Loading Now

Reflections: The Pen Is Mightier than the Sword: Anti-War Movement and Poetry

by Tila Neguse, PEP Executive Director

I attended a small, Christian all-girls private school from the time I was in 4th grade until I graduated high school. The great education I received was shadowed by an environment that (whether knowingly or unknowingly) attempted to crush all individuality and voices of dissent. I was a freshman in high school when we first entered the war in Afghanistan. Having a mark of the activist in my 14-year old self, I was very vocal about my opposition to the war and it definitely wasn’t easy being in a conservative oppressive environment. I was so upset, so hurt, so confused by the racist, ignorant, intolerant, and hateful comments that would float in the halls among my pious southern belle classmates regarding Muslims, Arab-Americans, and the inverted support of peace for our country through war with another. What could I say to make them hear my side? To make them really listen to me?

Writing has always been such an important part in my life and that is exactly the medium I turned to during that time to explain my pacifist stance that was so callously disregarded, ignored, or perhaps just misunderstood by my peers. In an assignment in class when we were asked to reflect on the national tragedy on 9/11, I opened my essay with the words of Wilfred Owen, I am the enemy you killed my friend. I remember those words to this day from the poem “Strange Meeting.” I am the enemy you killed my friend. I chose those lines in a desperate attempt to make my classmates see people as members of a human race instead of subcategories of race and religion, markers of difference that since the beginning of time we have used to justify attacking and killing one another. I am the enemy you killed my friend. I couldn’t explain it more articulately than Wilfred Owen did, and to me the message was and is in the poetry.

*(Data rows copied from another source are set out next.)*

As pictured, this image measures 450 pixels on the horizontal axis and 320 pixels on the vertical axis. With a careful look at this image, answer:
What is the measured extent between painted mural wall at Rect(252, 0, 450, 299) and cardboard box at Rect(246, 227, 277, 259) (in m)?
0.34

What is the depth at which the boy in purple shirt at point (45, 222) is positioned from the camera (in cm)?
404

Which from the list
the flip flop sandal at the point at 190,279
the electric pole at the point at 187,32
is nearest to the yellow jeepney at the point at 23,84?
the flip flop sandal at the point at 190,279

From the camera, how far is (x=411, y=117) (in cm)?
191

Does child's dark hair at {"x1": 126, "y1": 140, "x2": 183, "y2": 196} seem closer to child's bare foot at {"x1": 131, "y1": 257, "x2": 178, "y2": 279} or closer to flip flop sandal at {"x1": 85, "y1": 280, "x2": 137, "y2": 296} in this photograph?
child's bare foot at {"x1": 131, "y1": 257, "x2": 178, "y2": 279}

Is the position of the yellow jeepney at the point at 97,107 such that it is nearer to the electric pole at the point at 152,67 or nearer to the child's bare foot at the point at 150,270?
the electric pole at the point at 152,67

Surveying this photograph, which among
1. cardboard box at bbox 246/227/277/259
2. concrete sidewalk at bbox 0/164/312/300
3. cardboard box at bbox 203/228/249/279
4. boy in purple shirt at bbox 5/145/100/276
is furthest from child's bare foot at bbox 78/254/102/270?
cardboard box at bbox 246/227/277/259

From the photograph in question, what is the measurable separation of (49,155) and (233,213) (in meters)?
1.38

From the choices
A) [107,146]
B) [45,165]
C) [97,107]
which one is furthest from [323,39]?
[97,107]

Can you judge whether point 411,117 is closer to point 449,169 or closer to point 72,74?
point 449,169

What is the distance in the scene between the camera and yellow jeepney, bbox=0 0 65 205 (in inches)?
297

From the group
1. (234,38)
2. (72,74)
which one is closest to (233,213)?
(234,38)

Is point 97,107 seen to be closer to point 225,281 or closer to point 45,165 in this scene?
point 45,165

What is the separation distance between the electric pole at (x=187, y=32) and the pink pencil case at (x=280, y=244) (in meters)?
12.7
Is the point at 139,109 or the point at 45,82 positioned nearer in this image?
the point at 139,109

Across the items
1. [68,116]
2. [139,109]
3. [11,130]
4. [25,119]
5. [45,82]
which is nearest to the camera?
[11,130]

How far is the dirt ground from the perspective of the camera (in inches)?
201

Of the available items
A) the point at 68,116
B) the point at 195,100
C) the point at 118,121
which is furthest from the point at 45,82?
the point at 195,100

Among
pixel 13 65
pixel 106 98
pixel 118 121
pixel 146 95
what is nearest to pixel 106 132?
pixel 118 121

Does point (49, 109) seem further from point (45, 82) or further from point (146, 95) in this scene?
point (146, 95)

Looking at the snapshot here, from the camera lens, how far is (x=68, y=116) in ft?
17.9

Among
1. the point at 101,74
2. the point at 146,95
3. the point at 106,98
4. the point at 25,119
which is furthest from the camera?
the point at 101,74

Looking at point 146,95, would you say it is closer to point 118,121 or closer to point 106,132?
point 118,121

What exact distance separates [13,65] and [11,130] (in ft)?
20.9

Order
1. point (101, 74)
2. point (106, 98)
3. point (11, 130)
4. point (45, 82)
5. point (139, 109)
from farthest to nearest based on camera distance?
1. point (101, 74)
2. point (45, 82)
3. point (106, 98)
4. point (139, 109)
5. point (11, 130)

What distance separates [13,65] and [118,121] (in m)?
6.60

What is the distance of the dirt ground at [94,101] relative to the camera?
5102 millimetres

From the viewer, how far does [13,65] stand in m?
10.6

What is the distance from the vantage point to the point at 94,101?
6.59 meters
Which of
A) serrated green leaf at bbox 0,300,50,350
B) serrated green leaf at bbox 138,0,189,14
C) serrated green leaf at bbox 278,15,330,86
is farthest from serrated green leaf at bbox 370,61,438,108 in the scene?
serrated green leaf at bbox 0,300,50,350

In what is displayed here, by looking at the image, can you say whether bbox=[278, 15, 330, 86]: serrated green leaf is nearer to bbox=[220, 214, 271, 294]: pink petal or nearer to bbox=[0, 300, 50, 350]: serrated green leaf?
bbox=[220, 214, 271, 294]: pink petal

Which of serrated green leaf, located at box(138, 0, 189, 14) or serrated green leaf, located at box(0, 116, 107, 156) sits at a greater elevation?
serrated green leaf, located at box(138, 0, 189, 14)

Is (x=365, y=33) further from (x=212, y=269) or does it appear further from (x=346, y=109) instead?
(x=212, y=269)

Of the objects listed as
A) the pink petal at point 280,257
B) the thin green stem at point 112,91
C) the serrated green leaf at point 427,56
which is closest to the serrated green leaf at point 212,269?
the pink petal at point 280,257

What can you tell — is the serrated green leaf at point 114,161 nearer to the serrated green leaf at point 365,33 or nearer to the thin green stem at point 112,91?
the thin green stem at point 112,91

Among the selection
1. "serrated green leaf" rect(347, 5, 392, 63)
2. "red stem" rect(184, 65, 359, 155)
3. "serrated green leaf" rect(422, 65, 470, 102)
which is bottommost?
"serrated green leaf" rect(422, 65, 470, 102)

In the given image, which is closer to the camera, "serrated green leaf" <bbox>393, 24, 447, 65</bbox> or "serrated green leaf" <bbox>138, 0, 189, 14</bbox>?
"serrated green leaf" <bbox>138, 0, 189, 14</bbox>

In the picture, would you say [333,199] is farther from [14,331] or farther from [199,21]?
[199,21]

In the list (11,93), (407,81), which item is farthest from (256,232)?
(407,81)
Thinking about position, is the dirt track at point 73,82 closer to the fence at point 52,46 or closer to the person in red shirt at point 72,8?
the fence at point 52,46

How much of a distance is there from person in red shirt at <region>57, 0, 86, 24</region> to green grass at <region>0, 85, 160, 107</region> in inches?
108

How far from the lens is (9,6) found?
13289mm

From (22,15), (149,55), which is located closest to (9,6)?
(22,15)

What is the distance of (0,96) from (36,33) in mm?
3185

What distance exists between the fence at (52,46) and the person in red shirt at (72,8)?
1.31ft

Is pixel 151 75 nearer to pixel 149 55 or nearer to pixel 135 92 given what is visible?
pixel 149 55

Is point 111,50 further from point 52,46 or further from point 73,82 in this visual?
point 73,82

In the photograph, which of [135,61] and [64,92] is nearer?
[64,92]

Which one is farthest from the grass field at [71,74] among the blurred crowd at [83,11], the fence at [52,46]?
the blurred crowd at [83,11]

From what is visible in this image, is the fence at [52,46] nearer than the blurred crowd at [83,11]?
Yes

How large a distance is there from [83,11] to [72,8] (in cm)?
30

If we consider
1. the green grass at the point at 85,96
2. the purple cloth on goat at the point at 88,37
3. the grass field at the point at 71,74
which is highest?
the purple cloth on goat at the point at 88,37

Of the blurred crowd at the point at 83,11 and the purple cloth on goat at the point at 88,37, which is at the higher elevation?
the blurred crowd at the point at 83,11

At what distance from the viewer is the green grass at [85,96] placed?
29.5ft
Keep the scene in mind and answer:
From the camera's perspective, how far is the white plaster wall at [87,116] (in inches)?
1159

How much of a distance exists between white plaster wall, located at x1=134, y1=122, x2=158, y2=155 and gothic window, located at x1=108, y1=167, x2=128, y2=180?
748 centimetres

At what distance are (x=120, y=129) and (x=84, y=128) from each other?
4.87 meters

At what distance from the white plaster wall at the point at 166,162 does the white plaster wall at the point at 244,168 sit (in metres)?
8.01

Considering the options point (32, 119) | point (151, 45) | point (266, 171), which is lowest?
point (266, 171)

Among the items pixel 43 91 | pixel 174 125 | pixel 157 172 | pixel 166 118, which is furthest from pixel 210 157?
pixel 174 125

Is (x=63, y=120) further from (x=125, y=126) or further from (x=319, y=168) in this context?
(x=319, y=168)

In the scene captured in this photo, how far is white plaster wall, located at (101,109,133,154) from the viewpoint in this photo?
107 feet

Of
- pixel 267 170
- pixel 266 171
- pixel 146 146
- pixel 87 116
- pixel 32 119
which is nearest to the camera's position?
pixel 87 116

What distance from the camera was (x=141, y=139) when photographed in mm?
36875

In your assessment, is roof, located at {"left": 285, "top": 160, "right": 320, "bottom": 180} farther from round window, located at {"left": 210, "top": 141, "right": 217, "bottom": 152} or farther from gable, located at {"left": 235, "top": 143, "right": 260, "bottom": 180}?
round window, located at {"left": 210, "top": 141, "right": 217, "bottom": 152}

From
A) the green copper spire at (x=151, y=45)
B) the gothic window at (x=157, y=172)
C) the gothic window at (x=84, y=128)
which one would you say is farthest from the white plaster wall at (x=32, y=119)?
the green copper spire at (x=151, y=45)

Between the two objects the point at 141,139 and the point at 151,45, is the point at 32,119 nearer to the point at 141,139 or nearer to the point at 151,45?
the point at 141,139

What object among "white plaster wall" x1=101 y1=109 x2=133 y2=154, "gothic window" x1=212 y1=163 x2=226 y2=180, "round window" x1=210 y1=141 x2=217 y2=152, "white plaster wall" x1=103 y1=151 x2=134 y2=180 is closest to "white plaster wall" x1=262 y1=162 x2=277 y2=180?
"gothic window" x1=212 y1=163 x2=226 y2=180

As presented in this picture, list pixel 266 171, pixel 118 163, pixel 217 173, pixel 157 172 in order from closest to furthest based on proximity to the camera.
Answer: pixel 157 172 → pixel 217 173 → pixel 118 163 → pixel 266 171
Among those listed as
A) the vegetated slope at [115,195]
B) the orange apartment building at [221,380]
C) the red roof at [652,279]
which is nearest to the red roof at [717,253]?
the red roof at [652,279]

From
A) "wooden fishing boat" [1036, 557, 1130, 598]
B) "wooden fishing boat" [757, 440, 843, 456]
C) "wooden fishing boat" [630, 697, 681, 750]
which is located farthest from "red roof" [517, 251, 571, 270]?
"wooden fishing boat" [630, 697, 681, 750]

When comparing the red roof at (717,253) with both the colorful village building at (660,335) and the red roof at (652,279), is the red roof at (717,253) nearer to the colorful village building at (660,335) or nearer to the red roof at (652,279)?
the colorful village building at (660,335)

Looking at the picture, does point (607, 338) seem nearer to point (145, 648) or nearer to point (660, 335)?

owen  Reflections: The Pen Is Mightier than the Sword: Anti-War Movement and Poetry
Wilfred Owen

What could I do to make them listen to me? To make them hear me? To make them understand me? These must be the questions that all great anti-war poets have had to ask themselves at some point. The function of political art and poetry is essential in our movement against the war. We can speak in numbers, statistics, figures and politics but there is power in the poetic word, and paired with a message or a cause it becomes extremely poignant. The ability to create art within a movement is a spirit we need to keep alive. Sometimes we just need poets, like Wilfred Owen, to speak beyond logic to a different part of us, to remind us that we are all human after all and of the simple universal truth that violence and war is bad. If the thought of the sound of the guns and bombs don’t make you deplore war, then perhaps sullen poetic words describing it will echo and resonate within your soul. After all, the pen is the ultimate anti-thesis to the sword.